Voilà 15 ans que 42 personnes sont en prison à Makala à la suite de l’assassinat du président Laurent-Désiré Kabila. Elles sont toutes condamnées à mort ou à perpétuité. Est-ce qu’un jour, elles peuvent espérer retrouver la liberté ?

Alexis Thambwe Mwamba : En tout cas, ce n’est pas d’actualité pour le moment. Ces personnes ont été condamnées et purgent leur peine pour le moment à Makala. Le président de la république a pris certaines mesures de grâce- soit individuelle, soit collective- où étaient exclues des personnes qui entrent dans la catégorie des gens que vous citez notamment, disons, tous ceux qui ont porté atteinte à la sécurité de l’état. Donc pour le moment, ce n’est pas à l’ordre du jour qu’ils puissent espérer sortir de Makala un de ces quatre matins.

En janvier 2003, lors du jugement de ces personnes, le président de la cour a, lui-même, reconnu que l’enquête n’était pas terminée et depuis, plusieurs investigations ont révélé l’existence des deux suspects réfugiés à l’étranger. Il s’agit du garde du corps congolais Georges Mirindi et du diamantaire libanais Bilal Héritier. Pourquoi n’avez-vous jamais lancé un mandat d’arrêt international contre ces deux suspects ?

Des procédures sont ouvertes aussi bien au niveau de l’auditorat militaire que du parquet général de la république contre des personnes qui sont actuellement en fuite. Donc, ces personnes  n’échappent pas comme tel à notre justice. A un moment donné, nous ferons le nécessaire lorsque les dossiers seront bouclés au niveau de la république.

Est-ce qu’à ce moment-là on pourrait envisager une révision du procès ?

Je vous ai dit que ce n’est pas à l’ordre du jour. En tout cas, pour le moment.

Si deux des principaux suspects en fuite et si demain vous lancez un mandat d’arrêt international contre eux, est-ce qu’il ne faudra pas faire un nouveau procès ?

Les éléments pour les personnes qui sont actuellement à Makala sont très clairs. En ce qui les concerne, les procédures ont été achevées. S’il faut faire des nouveaux procès, ça sera contre les personnes qui seraient, aujourd’hui, en fuite.

Vous dites, pour le moment, rien ne changera. Mais, est-ce qu’on peut envisager, à terme, une loi d’amnistie pour ces 42 personnes parmi lesquelles, il y a une femme ?

Non, il ne s’agit certainement pas d’un cas qui rentre dans une loi d’amnistie. Ça serait tout au plus une grâce présidentielle. Mais, jusqu’à présent, dans le dossier que nous avons présenté pour la grâce présidentielle, nous avons exclu des cas qui ressemblent aux personnes que vous citez.

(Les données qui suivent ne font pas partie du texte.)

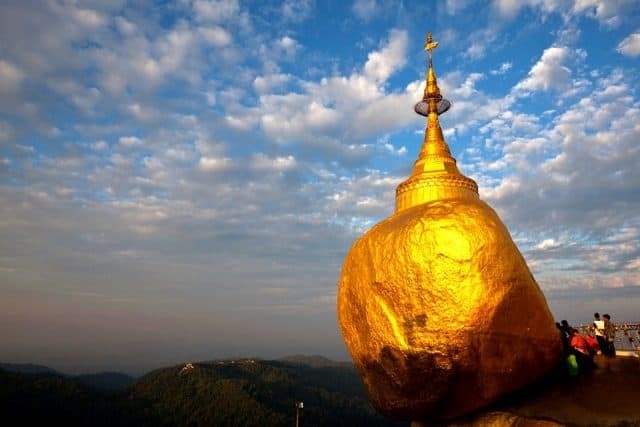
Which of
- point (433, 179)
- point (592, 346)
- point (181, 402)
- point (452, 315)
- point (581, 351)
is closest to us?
point (452, 315)

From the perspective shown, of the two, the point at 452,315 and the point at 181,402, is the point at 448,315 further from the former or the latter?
the point at 181,402

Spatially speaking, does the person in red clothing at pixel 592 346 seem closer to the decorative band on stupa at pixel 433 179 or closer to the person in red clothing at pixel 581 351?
the person in red clothing at pixel 581 351

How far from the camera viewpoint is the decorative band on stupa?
12938mm

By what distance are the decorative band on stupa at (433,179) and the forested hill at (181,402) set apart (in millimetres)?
89054

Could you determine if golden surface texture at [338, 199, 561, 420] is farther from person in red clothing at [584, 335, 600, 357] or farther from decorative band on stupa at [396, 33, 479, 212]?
decorative band on stupa at [396, 33, 479, 212]

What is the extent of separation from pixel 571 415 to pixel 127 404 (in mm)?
116937

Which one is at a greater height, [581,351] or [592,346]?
[592,346]

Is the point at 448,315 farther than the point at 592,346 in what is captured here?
No

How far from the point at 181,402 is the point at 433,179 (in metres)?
113

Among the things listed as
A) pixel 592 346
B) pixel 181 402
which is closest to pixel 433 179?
pixel 592 346

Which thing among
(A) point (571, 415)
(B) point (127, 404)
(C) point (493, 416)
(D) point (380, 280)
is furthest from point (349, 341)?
(B) point (127, 404)

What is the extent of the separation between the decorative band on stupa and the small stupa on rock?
3.67m

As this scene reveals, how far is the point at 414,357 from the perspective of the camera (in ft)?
27.3

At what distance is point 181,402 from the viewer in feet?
363
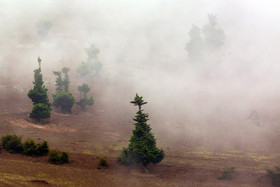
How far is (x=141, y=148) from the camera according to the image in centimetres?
2389

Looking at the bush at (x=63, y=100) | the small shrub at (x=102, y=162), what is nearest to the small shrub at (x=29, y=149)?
the small shrub at (x=102, y=162)

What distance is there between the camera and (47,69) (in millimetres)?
72375

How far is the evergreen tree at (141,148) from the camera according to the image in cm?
2377

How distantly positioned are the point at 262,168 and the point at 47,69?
64.2 meters

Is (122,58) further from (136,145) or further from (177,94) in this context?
(136,145)

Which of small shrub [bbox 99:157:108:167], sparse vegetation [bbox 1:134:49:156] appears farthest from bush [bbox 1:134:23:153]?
small shrub [bbox 99:157:108:167]

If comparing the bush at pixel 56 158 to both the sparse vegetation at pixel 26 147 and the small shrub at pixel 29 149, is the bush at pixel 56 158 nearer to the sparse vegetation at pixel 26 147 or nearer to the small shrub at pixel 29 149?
the sparse vegetation at pixel 26 147

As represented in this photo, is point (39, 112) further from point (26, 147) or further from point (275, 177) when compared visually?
point (275, 177)

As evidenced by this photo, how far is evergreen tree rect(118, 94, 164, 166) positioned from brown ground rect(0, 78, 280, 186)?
105cm

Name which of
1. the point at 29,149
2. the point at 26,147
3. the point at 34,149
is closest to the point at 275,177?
the point at 34,149

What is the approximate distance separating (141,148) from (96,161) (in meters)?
4.99

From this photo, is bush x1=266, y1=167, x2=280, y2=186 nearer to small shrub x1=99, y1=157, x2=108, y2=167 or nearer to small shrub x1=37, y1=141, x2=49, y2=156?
small shrub x1=99, y1=157, x2=108, y2=167

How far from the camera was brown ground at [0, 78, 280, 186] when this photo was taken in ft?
63.4

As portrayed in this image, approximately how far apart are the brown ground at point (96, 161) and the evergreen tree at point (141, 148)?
105cm
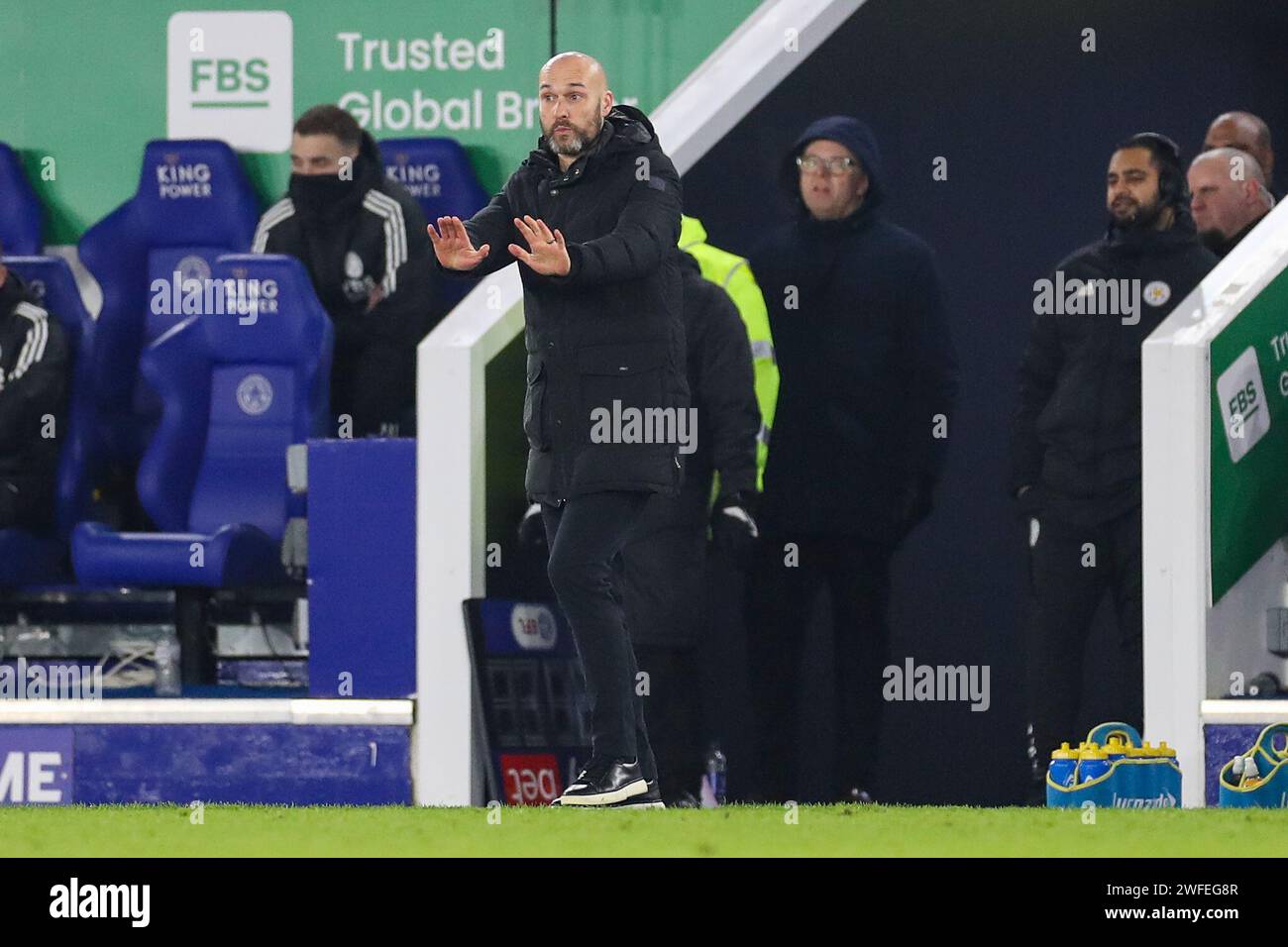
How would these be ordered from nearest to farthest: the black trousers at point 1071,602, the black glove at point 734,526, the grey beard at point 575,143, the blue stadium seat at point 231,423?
the grey beard at point 575,143
the black glove at point 734,526
the black trousers at point 1071,602
the blue stadium seat at point 231,423

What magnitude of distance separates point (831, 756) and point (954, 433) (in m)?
1.17

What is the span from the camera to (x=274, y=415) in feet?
30.7

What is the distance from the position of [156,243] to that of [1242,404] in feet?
14.9

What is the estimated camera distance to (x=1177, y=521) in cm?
718

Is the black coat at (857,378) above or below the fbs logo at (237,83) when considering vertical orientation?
below

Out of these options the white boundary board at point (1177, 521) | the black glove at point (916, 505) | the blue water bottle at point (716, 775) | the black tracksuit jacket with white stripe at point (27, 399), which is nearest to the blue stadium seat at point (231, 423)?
the black tracksuit jacket with white stripe at point (27, 399)

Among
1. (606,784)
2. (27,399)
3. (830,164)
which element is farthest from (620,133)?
(27,399)

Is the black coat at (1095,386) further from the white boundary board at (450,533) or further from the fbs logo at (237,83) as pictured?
the fbs logo at (237,83)

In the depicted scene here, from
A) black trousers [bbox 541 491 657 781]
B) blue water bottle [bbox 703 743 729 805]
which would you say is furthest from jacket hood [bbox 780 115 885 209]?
black trousers [bbox 541 491 657 781]

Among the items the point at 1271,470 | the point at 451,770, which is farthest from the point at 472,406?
the point at 1271,470

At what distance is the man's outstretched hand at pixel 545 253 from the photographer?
5.51m

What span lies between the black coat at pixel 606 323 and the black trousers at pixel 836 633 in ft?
7.63

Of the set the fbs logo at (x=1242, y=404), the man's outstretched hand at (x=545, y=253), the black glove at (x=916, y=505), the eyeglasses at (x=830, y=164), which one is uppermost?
the eyeglasses at (x=830, y=164)
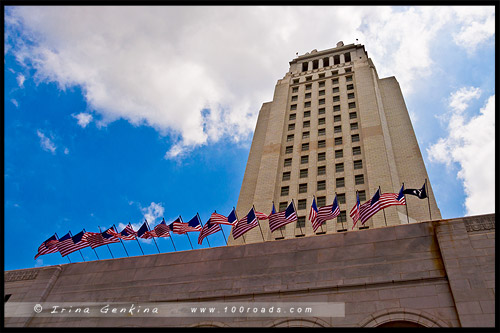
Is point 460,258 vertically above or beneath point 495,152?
beneath

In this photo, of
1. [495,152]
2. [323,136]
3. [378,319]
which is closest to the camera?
[495,152]

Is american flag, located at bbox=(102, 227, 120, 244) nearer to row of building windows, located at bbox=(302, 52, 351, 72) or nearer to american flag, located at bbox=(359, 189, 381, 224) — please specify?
american flag, located at bbox=(359, 189, 381, 224)

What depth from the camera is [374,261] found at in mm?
19828

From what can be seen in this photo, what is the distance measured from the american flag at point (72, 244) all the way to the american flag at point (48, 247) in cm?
36

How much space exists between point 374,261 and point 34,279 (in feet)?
60.5

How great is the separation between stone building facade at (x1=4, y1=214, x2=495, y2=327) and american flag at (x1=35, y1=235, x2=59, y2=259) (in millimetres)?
1526

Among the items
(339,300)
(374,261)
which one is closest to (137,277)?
(339,300)

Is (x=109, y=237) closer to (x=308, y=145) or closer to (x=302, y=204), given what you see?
(x=302, y=204)

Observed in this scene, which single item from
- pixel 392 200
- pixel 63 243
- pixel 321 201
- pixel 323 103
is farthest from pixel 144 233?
pixel 323 103

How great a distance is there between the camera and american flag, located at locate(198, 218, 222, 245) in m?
24.9

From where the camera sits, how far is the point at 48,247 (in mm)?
26453

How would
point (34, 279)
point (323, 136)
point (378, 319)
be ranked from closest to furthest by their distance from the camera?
point (378, 319) < point (34, 279) < point (323, 136)

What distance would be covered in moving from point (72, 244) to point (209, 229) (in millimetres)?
8382
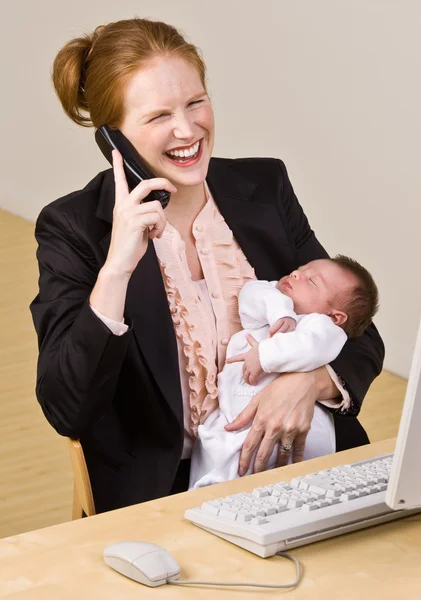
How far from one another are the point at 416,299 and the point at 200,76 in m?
2.56

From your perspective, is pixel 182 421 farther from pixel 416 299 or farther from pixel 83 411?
pixel 416 299

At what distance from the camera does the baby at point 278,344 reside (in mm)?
2336

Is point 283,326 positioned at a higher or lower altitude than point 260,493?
higher

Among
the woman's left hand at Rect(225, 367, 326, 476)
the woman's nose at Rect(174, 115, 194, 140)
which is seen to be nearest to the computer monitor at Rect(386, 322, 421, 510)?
the woman's left hand at Rect(225, 367, 326, 476)

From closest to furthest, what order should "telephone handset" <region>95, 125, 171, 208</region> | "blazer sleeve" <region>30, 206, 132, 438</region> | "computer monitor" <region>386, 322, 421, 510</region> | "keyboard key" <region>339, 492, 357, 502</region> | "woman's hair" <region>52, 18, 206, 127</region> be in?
"computer monitor" <region>386, 322, 421, 510</region>
"keyboard key" <region>339, 492, 357, 502</region>
"blazer sleeve" <region>30, 206, 132, 438</region>
"telephone handset" <region>95, 125, 171, 208</region>
"woman's hair" <region>52, 18, 206, 127</region>

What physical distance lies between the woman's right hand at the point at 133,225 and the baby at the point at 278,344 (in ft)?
1.22

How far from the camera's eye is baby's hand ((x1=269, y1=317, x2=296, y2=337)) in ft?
7.96

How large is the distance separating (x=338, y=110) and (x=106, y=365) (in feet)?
10.1

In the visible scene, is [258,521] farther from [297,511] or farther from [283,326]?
[283,326]

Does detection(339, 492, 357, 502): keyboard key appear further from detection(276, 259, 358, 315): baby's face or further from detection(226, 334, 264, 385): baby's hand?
detection(276, 259, 358, 315): baby's face

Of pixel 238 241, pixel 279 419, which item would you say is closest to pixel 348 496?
pixel 279 419

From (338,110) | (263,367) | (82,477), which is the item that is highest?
(338,110)

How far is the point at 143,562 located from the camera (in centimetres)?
152

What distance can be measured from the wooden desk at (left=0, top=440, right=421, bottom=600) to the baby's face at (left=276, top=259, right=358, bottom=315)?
88 centimetres
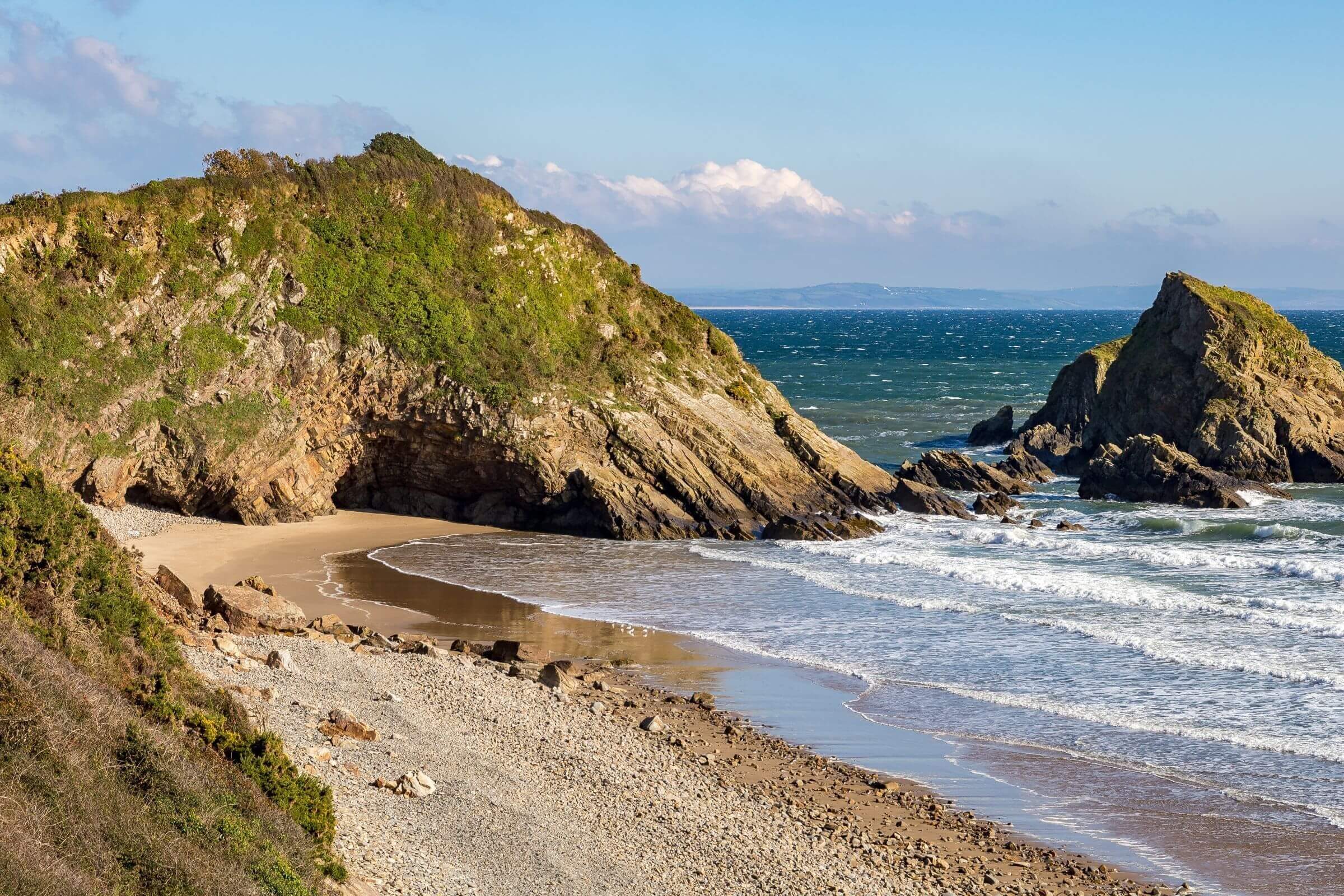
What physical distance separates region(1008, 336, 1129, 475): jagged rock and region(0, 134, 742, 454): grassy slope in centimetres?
1848

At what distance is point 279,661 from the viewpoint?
19422 millimetres

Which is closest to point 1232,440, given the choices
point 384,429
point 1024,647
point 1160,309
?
point 1160,309

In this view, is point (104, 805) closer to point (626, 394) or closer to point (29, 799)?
point (29, 799)

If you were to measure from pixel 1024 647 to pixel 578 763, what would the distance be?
38.9 ft

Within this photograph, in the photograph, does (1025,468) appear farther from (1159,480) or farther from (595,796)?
(595,796)

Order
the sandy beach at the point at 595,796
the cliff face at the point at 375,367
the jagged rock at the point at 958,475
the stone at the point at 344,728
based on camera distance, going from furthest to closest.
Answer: the jagged rock at the point at 958,475 → the cliff face at the point at 375,367 → the stone at the point at 344,728 → the sandy beach at the point at 595,796

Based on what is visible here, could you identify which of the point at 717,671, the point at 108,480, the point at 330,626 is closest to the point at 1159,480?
the point at 717,671

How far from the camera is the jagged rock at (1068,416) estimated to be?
184 feet

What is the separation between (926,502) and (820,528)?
5.99 meters

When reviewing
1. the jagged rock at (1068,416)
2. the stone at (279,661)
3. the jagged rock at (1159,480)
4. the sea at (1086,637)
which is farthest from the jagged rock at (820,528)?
the stone at (279,661)

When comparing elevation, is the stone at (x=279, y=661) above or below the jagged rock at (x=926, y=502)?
below

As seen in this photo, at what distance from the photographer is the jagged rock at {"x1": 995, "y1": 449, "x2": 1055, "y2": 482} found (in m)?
52.0

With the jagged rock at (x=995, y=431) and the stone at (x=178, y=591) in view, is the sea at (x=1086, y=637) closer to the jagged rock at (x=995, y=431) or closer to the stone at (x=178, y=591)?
the stone at (x=178, y=591)

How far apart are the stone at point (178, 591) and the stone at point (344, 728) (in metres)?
5.77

Ca ne vous gène que cette femme soit en prison depuis 15 ans ?

Si c’est une criminelle, c’est normal. La place des criminels c’est la prison.

Pour beaucoup d’observateurs, les faux coupables sont en prison et les vrais coupables sont en liberté. Est-ce qu’il ne serait pas temps d’envisager une mesure de clémence ?

Alexis Thambwe Mwamba : Non. Je pense que s’il y a des personnes qui ne sont pas encore condamnées, certainement qu’un jour elles le seront. Mais, on ne peut pas dire que des gens  qui sont condamnés, pour le moment et qui sont à Makala, sont des personnes innocentes. Ça c’est faux.

La RDC est membre de la cour africaine des droits de l’homme et de peuples. En 2014, celle-ci vous a demandé de libérer toutes les personnes qui restent en prison à la suite de cet assassinat et pour le moment, vous n’avez pas répondu. Pourquoi ?

Nous sommes un pays souverain. Et en tant que pays souverain, nous ne sommes pas obligé d’obéir aux injonctions qui proviennent de l’extérieur.

Est-ce que cela veut dire que vous ne reconnaissez plus cette cour ?

Nous la reconnaissons. Mais, si elle nous demande des choses qui sont impossibles par rapport à notre conscience nationale, par rapport à notre droit national, évidemment, nous ne pouvons pas appliquer.

Depuis un an, la communauté internationale déplore des nombreuses arrestations arbitraires. Parmi les personnes arrêtées figurent l’avocat Jean-Claude Muyambo, le leader de la société civile Christopher Ngoyi Mutamba, Fred Bauma et Yves Mkwambala. Est-ce qu’ils vont rester encore longtemps en prison ?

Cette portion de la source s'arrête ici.